“——所以,你们不是被‘抓’来的。”马蒂的声音陡然拔高半度,又急忙压低,像怕惊扰什么看不见的契约条款,“是……自愿的?”
着地也的尾巴尖轻轻点在地面,发出一声几不可闻的轻响,仿佛在为这句话落槌。她没接话,只是将视线从马蒂脸上移开,扫过其余三人:丹也正把汗湿的刘海拨到耳后,指尖微颤;瘦高的金发男生低头盯着自己擦破的膝盖,呼吸略快;而最后那个戴眼镜、左耳钉闪着冷光的少年,则一直没说话,只用拇指反复摩挲着腕表边缘——那块表的玻璃裂了,但指针仍在走,秒针一下、一下,敲得人太阳穴发紧。

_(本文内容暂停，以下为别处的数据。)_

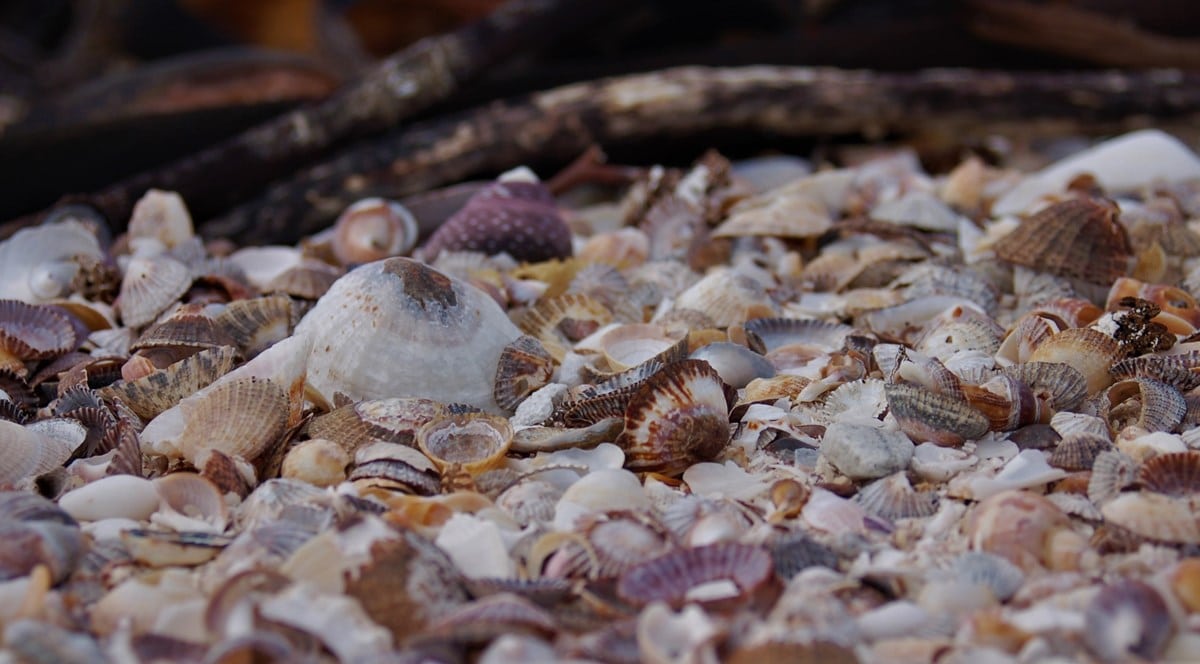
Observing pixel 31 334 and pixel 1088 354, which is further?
pixel 31 334

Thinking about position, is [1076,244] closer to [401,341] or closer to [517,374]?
[517,374]

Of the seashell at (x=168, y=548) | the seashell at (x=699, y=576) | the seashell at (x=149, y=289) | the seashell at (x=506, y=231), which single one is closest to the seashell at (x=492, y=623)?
the seashell at (x=699, y=576)

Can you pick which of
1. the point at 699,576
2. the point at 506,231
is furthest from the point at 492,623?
the point at 506,231

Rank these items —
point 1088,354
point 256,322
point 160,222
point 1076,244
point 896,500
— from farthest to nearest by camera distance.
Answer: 1. point 160,222
2. point 1076,244
3. point 256,322
4. point 1088,354
5. point 896,500

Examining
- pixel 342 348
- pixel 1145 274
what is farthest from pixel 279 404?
pixel 1145 274

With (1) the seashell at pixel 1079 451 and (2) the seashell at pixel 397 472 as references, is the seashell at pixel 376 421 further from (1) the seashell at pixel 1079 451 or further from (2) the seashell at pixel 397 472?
(1) the seashell at pixel 1079 451

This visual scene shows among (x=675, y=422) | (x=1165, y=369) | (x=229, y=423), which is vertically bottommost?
(x=1165, y=369)
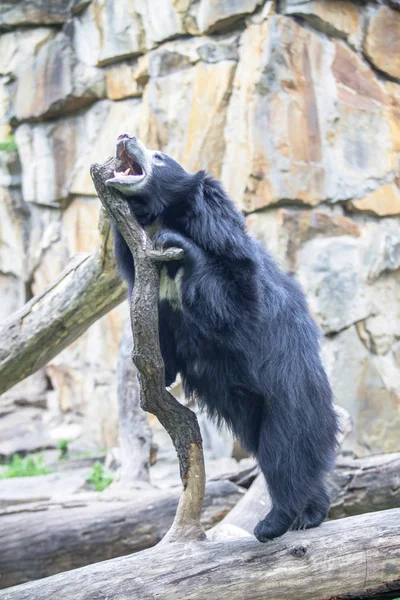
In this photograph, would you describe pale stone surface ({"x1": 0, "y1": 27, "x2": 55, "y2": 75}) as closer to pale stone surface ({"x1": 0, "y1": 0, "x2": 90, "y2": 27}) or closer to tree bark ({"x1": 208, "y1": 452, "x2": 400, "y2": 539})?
pale stone surface ({"x1": 0, "y1": 0, "x2": 90, "y2": 27})

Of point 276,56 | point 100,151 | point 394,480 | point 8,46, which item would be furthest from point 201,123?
point 394,480

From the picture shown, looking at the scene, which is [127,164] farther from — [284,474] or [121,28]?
[121,28]

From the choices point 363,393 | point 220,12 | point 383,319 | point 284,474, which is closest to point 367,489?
point 284,474

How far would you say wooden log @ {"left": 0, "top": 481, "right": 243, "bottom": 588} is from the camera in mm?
3953

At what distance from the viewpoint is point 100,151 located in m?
8.45

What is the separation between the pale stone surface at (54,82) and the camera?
27.8 feet

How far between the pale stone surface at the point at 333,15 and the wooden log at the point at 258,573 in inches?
198

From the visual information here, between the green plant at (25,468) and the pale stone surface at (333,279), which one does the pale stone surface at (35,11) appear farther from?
the green plant at (25,468)

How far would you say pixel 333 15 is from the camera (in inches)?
264

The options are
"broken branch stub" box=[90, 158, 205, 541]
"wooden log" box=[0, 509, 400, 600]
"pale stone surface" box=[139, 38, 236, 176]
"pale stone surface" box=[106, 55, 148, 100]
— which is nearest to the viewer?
"broken branch stub" box=[90, 158, 205, 541]

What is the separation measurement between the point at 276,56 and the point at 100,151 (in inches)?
104

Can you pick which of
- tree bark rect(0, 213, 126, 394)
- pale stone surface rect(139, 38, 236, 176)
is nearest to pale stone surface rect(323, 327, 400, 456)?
pale stone surface rect(139, 38, 236, 176)

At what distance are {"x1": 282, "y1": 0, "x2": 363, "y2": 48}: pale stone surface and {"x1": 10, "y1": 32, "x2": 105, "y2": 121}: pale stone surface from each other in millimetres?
2673

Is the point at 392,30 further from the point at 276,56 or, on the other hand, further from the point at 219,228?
the point at 219,228
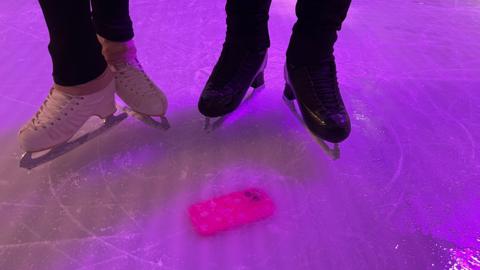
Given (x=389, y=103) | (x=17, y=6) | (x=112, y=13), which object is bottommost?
(x=17, y=6)

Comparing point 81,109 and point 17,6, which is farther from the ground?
point 81,109

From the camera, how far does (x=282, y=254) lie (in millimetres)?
712

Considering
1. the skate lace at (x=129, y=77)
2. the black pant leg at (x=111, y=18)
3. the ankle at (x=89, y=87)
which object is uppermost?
the black pant leg at (x=111, y=18)

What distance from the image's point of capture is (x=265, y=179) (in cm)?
88

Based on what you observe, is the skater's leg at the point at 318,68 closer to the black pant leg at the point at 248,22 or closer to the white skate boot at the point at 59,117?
the black pant leg at the point at 248,22

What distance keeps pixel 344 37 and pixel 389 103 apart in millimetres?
543

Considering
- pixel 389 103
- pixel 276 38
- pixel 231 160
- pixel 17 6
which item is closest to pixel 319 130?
pixel 231 160

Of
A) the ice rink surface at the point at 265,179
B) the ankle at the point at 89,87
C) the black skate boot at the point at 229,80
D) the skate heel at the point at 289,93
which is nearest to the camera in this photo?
the ice rink surface at the point at 265,179

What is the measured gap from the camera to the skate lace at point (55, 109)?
32.7 inches

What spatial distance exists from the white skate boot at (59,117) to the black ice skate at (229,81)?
0.24 m

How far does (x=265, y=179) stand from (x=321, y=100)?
0.78 ft

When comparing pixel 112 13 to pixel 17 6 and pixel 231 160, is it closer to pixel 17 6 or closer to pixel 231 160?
pixel 231 160

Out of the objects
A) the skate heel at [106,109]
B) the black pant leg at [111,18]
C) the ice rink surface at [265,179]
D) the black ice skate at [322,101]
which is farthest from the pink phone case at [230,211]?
the black pant leg at [111,18]

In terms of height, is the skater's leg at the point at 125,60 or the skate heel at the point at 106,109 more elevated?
the skater's leg at the point at 125,60
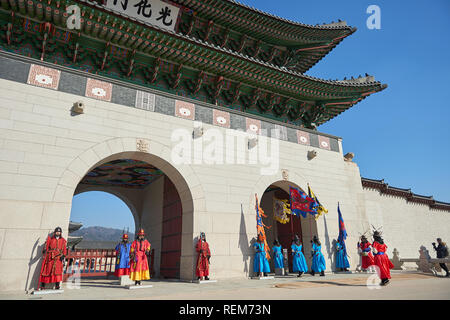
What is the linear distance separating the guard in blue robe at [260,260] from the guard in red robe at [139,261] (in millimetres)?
3580

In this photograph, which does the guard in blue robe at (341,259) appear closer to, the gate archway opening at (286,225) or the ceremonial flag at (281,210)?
the gate archway opening at (286,225)

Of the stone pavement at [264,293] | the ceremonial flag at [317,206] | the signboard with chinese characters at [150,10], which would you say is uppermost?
the signboard with chinese characters at [150,10]

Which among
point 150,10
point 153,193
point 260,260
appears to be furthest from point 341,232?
point 150,10

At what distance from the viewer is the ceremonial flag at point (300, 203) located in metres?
10.8

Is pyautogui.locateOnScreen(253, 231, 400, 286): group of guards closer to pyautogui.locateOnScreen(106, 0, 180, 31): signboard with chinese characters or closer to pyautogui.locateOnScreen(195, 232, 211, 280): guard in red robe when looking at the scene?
pyautogui.locateOnScreen(195, 232, 211, 280): guard in red robe

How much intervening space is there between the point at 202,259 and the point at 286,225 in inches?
230

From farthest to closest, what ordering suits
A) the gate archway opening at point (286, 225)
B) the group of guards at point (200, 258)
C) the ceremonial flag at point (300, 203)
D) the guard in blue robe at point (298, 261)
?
the gate archway opening at point (286, 225) → the ceremonial flag at point (300, 203) → the guard in blue robe at point (298, 261) → the group of guards at point (200, 258)

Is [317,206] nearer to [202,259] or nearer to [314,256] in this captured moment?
[314,256]

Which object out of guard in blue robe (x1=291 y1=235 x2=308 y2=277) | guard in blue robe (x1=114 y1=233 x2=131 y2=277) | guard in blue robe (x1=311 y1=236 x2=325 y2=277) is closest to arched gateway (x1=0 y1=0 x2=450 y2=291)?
guard in blue robe (x1=311 y1=236 x2=325 y2=277)

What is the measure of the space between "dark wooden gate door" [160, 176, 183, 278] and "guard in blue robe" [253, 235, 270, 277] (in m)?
2.66

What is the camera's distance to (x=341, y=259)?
11070 mm

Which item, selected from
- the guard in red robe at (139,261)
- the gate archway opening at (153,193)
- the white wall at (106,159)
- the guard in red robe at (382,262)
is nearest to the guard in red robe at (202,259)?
the white wall at (106,159)

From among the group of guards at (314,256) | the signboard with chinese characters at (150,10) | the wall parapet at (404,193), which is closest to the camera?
the group of guards at (314,256)

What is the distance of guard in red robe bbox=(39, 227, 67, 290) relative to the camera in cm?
640
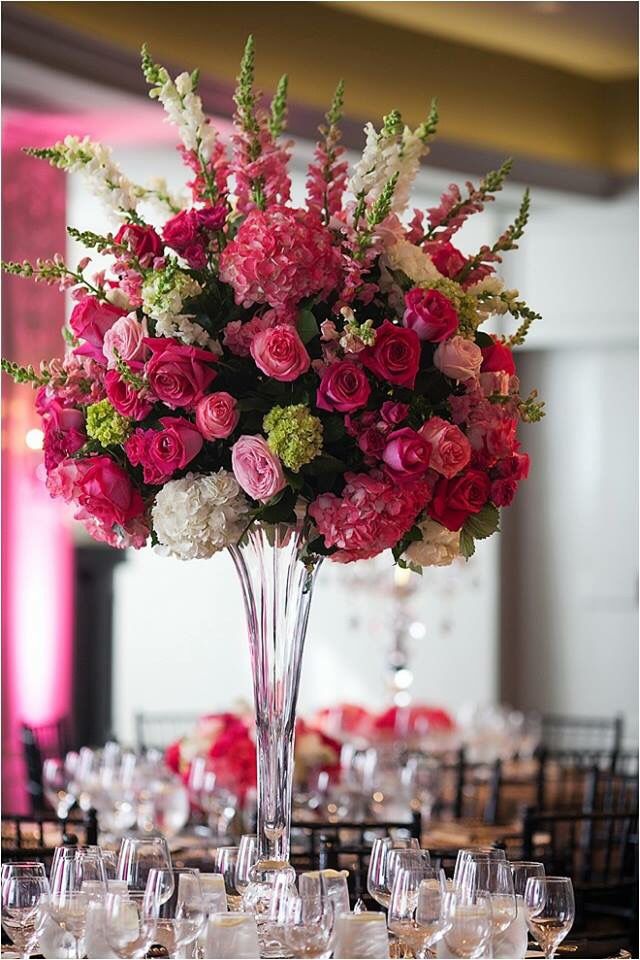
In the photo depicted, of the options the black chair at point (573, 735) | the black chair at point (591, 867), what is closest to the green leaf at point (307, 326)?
the black chair at point (591, 867)

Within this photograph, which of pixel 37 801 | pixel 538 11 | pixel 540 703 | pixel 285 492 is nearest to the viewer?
pixel 285 492

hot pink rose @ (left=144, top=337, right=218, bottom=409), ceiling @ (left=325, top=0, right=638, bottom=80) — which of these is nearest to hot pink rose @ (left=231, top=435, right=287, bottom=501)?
hot pink rose @ (left=144, top=337, right=218, bottom=409)

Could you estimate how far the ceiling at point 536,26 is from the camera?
740 centimetres

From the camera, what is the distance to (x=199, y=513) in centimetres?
240

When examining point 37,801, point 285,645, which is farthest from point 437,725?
point 285,645

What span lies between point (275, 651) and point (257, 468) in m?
0.34

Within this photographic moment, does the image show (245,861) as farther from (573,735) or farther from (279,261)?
(573,735)

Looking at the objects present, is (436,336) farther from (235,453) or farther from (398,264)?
(235,453)

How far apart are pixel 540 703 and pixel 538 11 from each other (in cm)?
398

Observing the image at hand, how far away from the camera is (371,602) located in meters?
9.36

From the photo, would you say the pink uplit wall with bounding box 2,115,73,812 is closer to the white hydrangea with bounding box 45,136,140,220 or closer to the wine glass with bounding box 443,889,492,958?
the white hydrangea with bounding box 45,136,140,220

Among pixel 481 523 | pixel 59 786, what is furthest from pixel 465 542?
pixel 59 786

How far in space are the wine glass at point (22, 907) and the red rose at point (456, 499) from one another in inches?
32.1

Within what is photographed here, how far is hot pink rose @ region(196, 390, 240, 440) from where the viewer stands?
7.84ft
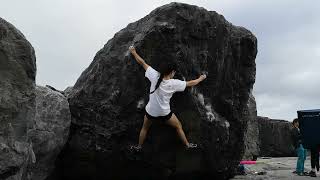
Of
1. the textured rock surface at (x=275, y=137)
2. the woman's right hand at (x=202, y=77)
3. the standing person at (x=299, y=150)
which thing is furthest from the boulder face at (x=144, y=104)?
the textured rock surface at (x=275, y=137)

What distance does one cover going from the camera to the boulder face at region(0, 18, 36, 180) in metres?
6.74

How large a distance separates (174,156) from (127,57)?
209 cm

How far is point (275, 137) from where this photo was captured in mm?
22844

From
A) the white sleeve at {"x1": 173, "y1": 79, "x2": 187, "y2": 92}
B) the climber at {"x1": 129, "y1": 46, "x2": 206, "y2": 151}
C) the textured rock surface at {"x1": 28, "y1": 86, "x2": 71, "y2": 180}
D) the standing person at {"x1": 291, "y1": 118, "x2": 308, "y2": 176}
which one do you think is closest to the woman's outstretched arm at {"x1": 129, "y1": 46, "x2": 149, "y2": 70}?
the climber at {"x1": 129, "y1": 46, "x2": 206, "y2": 151}

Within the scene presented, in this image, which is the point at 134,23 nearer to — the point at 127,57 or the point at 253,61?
the point at 127,57

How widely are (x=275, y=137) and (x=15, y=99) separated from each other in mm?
17503

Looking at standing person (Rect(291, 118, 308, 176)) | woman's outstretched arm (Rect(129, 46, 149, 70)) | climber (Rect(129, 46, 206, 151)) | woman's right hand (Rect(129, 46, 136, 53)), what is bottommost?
standing person (Rect(291, 118, 308, 176))

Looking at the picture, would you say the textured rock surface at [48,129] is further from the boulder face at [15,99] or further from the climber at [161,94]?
the boulder face at [15,99]

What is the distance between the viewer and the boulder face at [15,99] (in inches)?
265

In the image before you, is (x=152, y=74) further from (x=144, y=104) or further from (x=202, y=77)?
(x=202, y=77)

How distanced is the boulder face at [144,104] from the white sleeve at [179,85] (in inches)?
12.1

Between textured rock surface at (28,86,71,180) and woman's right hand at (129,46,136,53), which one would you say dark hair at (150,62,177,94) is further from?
textured rock surface at (28,86,71,180)

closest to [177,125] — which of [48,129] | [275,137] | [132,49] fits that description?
[132,49]

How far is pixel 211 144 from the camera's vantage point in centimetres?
1030
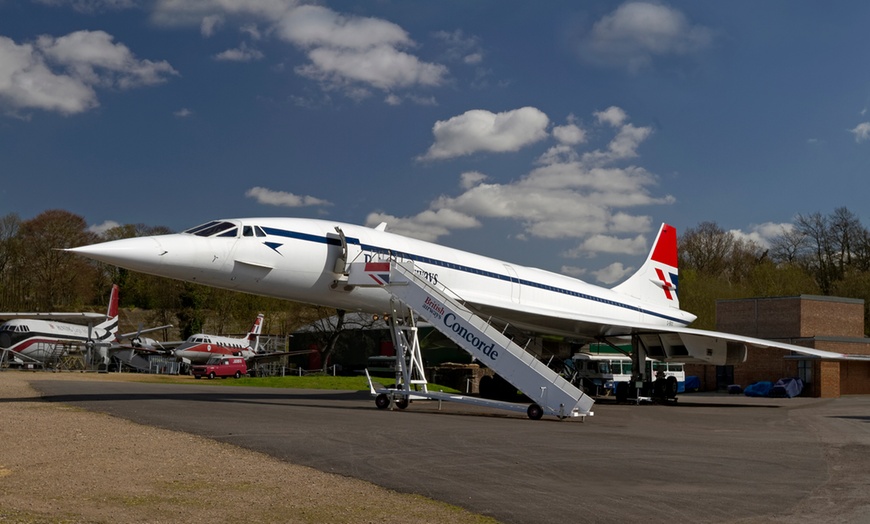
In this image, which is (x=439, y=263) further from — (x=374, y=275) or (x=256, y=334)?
(x=256, y=334)

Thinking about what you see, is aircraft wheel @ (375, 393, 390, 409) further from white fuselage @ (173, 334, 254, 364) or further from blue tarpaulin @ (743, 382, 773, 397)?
white fuselage @ (173, 334, 254, 364)

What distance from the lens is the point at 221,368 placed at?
42.0 meters

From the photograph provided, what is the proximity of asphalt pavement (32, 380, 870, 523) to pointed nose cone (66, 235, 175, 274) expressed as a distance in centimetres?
259

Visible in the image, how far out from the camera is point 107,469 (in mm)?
7367

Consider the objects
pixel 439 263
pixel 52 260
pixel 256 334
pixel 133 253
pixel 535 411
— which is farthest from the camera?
pixel 52 260

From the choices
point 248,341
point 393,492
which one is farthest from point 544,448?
point 248,341

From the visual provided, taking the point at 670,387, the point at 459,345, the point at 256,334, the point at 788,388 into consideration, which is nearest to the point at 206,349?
the point at 256,334

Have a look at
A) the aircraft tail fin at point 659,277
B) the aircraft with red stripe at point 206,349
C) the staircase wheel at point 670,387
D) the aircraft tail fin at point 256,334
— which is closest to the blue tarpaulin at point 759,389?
the aircraft tail fin at point 659,277

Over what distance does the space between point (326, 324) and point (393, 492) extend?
163 ft

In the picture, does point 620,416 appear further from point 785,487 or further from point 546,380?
point 785,487

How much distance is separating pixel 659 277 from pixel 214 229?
1779 centimetres

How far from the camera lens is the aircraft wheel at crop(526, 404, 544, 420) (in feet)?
48.1

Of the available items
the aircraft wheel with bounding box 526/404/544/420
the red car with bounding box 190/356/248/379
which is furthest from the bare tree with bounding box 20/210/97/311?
the aircraft wheel with bounding box 526/404/544/420

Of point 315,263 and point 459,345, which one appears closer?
point 459,345
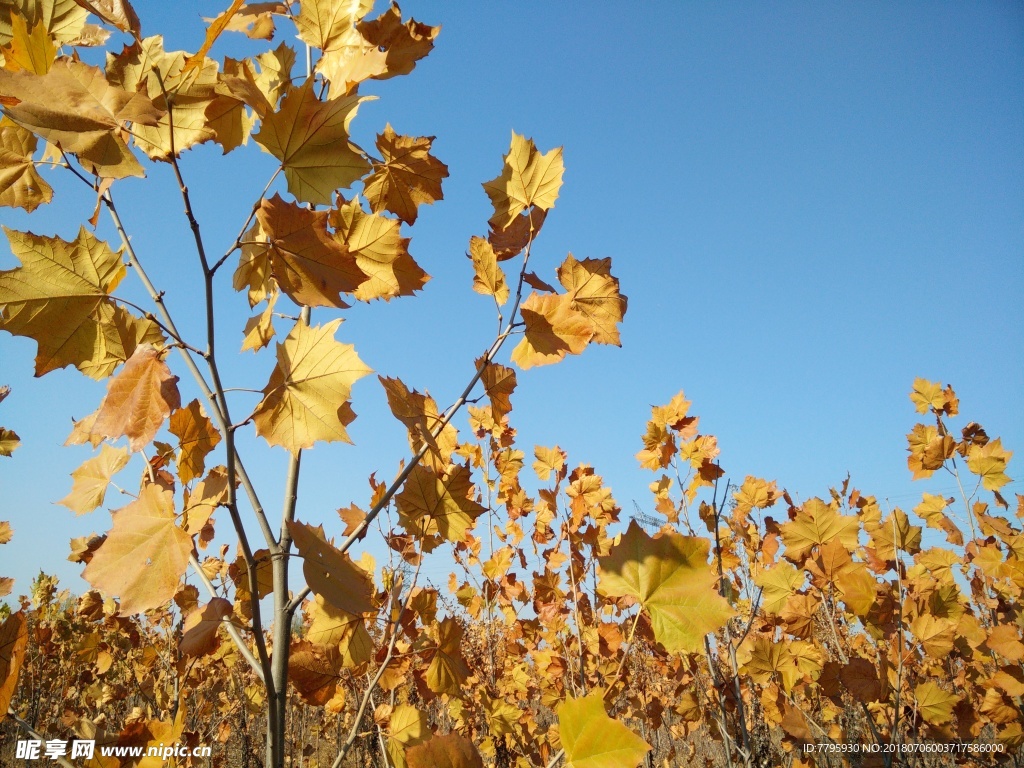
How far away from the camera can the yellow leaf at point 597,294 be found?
1051mm

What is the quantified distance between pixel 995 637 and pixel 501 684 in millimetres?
3534

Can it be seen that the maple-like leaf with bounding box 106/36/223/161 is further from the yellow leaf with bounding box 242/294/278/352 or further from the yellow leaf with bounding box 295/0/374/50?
the yellow leaf with bounding box 242/294/278/352

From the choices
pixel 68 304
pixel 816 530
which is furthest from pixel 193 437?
pixel 816 530

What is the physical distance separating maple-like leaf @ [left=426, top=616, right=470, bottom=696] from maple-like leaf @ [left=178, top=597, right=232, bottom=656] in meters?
0.51

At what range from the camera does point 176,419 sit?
991mm

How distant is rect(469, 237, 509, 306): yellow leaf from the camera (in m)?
1.11

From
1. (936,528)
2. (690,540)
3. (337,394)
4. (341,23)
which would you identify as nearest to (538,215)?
(341,23)

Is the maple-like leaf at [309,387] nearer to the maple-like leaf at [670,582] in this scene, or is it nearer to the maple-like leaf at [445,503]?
the maple-like leaf at [445,503]

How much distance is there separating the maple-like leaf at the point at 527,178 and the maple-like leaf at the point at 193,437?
0.71 m

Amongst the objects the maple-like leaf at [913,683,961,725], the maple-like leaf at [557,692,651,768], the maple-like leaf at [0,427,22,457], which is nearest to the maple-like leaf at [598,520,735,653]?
the maple-like leaf at [557,692,651,768]

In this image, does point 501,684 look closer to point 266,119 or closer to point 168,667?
point 168,667

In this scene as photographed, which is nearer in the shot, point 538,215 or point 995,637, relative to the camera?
point 538,215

还和就站在长桌另一侧,双臂自然垂落,战术靴鞋尖仍抵着金属桌腿。他没动,也没应声,可当丹也下意识朝他看去时,他恰好抬眼,目光平直、沉静,不回避,也不施加压力。那眼神里没有审判,没有居高临下的宽恕,甚至没有“解释”的迫切——就像他只是站在那里,本身已是某种答复。
天狗蹲在走廊尽头的通风管上,单膝屈起,鸟喙微张,正无声咀嚼着一粒不知从哪捡来的银色齿轮。它蓝灰相间的羽毛在应急灯下泛着幽微金属光泽,三只眼睛却全数朝向这边,其中一只瞳孔里倒映着年轻学生们绷紧的下颌线。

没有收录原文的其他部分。